All Chinese restaurants are quite alike in terms of atmosphere: large dining rooms, a couple of ‘private rooms’ for family diners, but especially cold, very cold! The air-conditioning is usually set at 16 degrees Celcius and although that’s a comfortable spring temperature where I’m from, here in Surinam all your sweat glands immediately close up (maybe that’s why..?). We had the airco turned down a little.

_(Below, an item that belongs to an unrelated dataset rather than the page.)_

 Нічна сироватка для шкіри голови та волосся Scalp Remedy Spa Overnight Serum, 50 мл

The food: as always when having dim sum, we order a lot of different things. The dishes aren’t that expensive, so it’s an affordable way of tasting a number of things. And because it’s the restaurants specialty, we order a steamed pike as well. The service starts out a bit slow, but then it speeds up. The food is really nice. We especially enjoy the (sweet) siew pau filled with lotus paste, the spare ribs in black bean sauce and the pike. I wouldn’t order the steamed meat balls again: eating one was like eating a very large soup-ball. The service is a one way street: we ask, they bring. Asking for advice is troublesome. But all in all OK. The bill: 55 SRD all-in. That’s not much considering what you get.

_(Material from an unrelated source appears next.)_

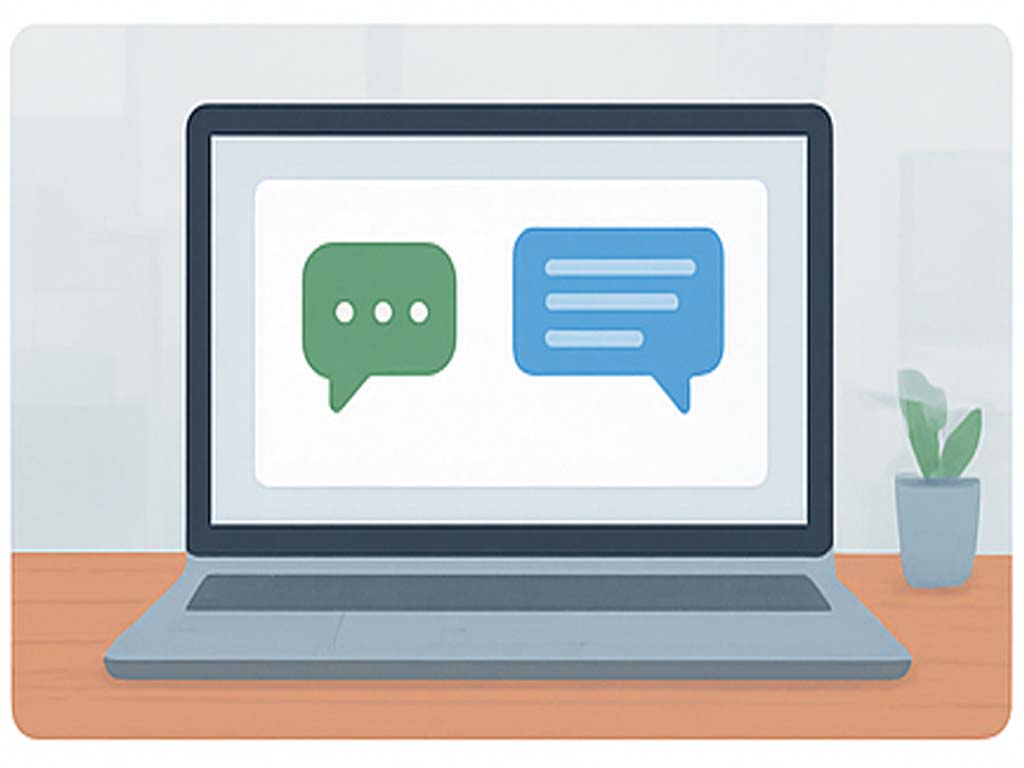 SMS Gateway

Food 8 | Atmosphere 6 | Service 6

maandag 18 februari 2013

Su Dong Restaurant

Kitchen: Chinese


Rainbow spareribs
First time here: it’s a fairly new Chinese restaurant. The dining room is, as always, overly lit and has large, round tables. We are having dinner with 7. The welcome is heartily and the service is fine for the entire evening. Especially the Chinese usually speak Sranang (and little or no Dutch), so I’m glad we have an interpreter at the table! Soon our table is filled with delicacies: ‘rainbow’ spare ribs, inside-out fried pike with sweet and sour sauce, Kai lan with garlic, squid and a beef dish. The last one is average, but especially the ribs and the pike are delicious! The ‘rainbow’ refers to the thinly diced colored vegetables that cover the ribs. The fish is firm, but tender and the special frying technique makes it easy to eat, even with chop sticks!

Food 8 | Atmosphere 6+ | Service 8

donderdag 7 februari 2013

Blog for food lovers in Surinam

The Surinamese are grateful eaters. I am not originally from Surinam, but I am definetely a grateful eater too, baja. And I like giving unsolicited advice, thus, this blog!

This year I will make a review of every Surinamese restaurant that I visit. Please join me for the tour. The tasting and experiences are priority, my name is not important. But, to add some spice: I will take the first person who correctly guesses my identity - and who doesn’t know me already - to dinner, my treat!